As Eddie continues on his spiritual course, Albom incorporates a few more interesting features into the story. Each person Eddie encounters occurs within his or her individually concocted realm. The blue man liked an earlier version of Ruby Pier, so that is the setting in which he hangs out. Every scene drips of symbolism and almost tacky imagery, but Albom spends more time describing anecdotes from Eddie's life than on the transient nature of heaven's appearance.
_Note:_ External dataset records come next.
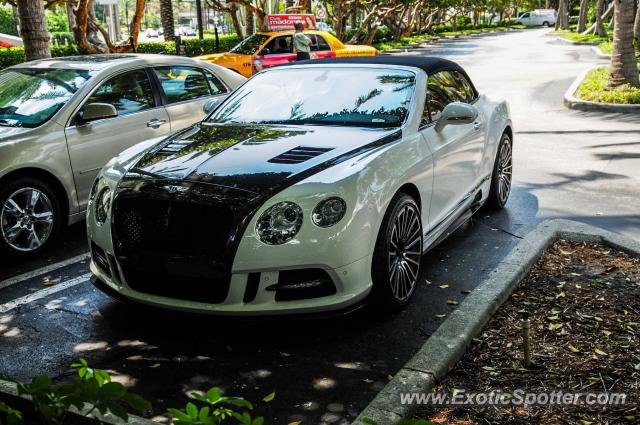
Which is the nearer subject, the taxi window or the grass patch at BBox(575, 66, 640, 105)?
the grass patch at BBox(575, 66, 640, 105)

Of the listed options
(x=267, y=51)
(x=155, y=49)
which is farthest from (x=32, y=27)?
(x=155, y=49)

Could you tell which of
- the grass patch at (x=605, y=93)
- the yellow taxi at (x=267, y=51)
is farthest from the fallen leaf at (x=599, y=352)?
the yellow taxi at (x=267, y=51)

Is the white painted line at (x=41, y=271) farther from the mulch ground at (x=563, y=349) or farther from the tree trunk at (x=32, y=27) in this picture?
the tree trunk at (x=32, y=27)

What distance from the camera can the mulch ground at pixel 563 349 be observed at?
129 inches

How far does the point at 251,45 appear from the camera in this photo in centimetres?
1956

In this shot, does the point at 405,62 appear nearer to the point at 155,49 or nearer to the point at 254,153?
the point at 254,153

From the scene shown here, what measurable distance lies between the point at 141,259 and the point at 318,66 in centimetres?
255

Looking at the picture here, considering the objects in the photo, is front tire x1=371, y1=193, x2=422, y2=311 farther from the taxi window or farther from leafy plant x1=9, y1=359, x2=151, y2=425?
the taxi window

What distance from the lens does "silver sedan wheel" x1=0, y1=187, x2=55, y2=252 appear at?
5750mm

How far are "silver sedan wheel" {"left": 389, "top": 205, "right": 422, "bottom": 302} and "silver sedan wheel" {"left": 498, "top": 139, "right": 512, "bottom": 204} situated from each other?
96.0 inches

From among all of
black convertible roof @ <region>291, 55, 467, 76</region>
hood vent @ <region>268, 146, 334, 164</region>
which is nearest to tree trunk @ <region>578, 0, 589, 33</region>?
black convertible roof @ <region>291, 55, 467, 76</region>

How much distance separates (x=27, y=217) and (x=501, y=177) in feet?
14.5

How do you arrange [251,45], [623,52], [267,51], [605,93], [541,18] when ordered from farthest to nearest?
[541,18], [251,45], [267,51], [623,52], [605,93]

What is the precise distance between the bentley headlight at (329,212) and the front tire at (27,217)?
9.79 feet
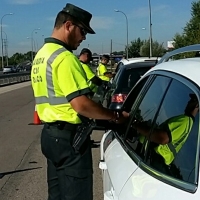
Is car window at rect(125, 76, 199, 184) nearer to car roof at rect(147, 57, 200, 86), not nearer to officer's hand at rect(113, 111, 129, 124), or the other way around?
car roof at rect(147, 57, 200, 86)

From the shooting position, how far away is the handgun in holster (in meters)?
3.39

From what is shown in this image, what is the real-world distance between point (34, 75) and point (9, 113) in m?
12.7

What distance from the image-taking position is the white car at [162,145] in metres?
2.13

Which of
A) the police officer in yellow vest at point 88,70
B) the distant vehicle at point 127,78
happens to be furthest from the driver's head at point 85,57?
the distant vehicle at point 127,78

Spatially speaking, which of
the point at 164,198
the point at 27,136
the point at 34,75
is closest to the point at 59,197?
the point at 34,75

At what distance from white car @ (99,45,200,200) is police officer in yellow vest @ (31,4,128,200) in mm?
209

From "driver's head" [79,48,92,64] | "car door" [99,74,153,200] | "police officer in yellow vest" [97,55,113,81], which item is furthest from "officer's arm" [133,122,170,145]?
"police officer in yellow vest" [97,55,113,81]

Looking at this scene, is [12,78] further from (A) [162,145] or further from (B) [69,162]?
(A) [162,145]

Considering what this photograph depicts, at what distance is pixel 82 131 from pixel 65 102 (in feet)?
0.78

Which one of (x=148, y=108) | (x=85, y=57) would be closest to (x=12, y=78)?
(x=85, y=57)

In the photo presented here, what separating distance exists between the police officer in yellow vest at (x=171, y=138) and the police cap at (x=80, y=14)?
106cm

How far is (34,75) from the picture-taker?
3676mm

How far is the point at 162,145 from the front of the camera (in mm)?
2619

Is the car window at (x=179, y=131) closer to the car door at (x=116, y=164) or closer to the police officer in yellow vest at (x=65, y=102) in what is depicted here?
the car door at (x=116, y=164)
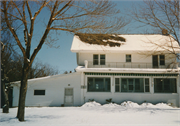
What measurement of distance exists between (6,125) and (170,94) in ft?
→ 56.3

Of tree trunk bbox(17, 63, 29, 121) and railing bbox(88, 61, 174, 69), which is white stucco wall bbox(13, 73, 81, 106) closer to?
railing bbox(88, 61, 174, 69)

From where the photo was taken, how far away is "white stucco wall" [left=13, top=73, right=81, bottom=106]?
19906mm

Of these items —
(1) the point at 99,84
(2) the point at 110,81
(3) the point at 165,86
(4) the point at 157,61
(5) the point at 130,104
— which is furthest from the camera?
(4) the point at 157,61

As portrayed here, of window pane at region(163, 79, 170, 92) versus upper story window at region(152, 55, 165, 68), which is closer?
window pane at region(163, 79, 170, 92)

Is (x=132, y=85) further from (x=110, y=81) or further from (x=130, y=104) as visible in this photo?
(x=130, y=104)

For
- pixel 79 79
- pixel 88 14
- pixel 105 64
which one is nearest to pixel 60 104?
pixel 79 79

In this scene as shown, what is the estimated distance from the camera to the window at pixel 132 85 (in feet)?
68.6

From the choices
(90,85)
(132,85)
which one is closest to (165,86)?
(132,85)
Every other chapter of the book generally details a certain birthday (e.g. Eddie turning 24), which supplies more detail to the anecdotes disclosed in Eddie's lessons. More often than not, these chapters discuss what went wrong in Eddie's life and why he appeared so miserable on his final birthday. Occasionally, Albom inserts a chapter dealing with how people on earth respond to the accident. These are generally short and lack genuine emotive energy, but they serve their purpose of showing concurrent events (although, as Eddie learns, time escapes perception in heaven.)
What are some of the lessons that Eddie learns? For one, sacrifice is a necessary part of life. This did not surprise me-Albom drilled altruism and collectivism into my head with "Tuesdays with Morrie." Hate consumes, forgiveness liberates-another patented Disney "truism." Marguerite expends a thought I haven't heard about in a while: "Lost love is still love, Eddie. It takes a different form … memory becomes your new partner."
I confess that Mitch Albom was on my author blacklist after "Morrie." The gall of that man, to supersaturate a book with Rococo-esque crap and blank shots at the evil institution of secularism! However, The "Five People You Meet in Heaven" removes him from my blacklist. Granted, fluffy morality permeates occasionally, and the writing certainly does not put Camus to shame, but this book is not bad. It has its high points and did not leave me with a bad taste of lovey-doveness in my mouth. I suggest this book for those looking to give Albom another chance, and for those that liked the movie "What Dreams May Come." That is, if anyone saw it.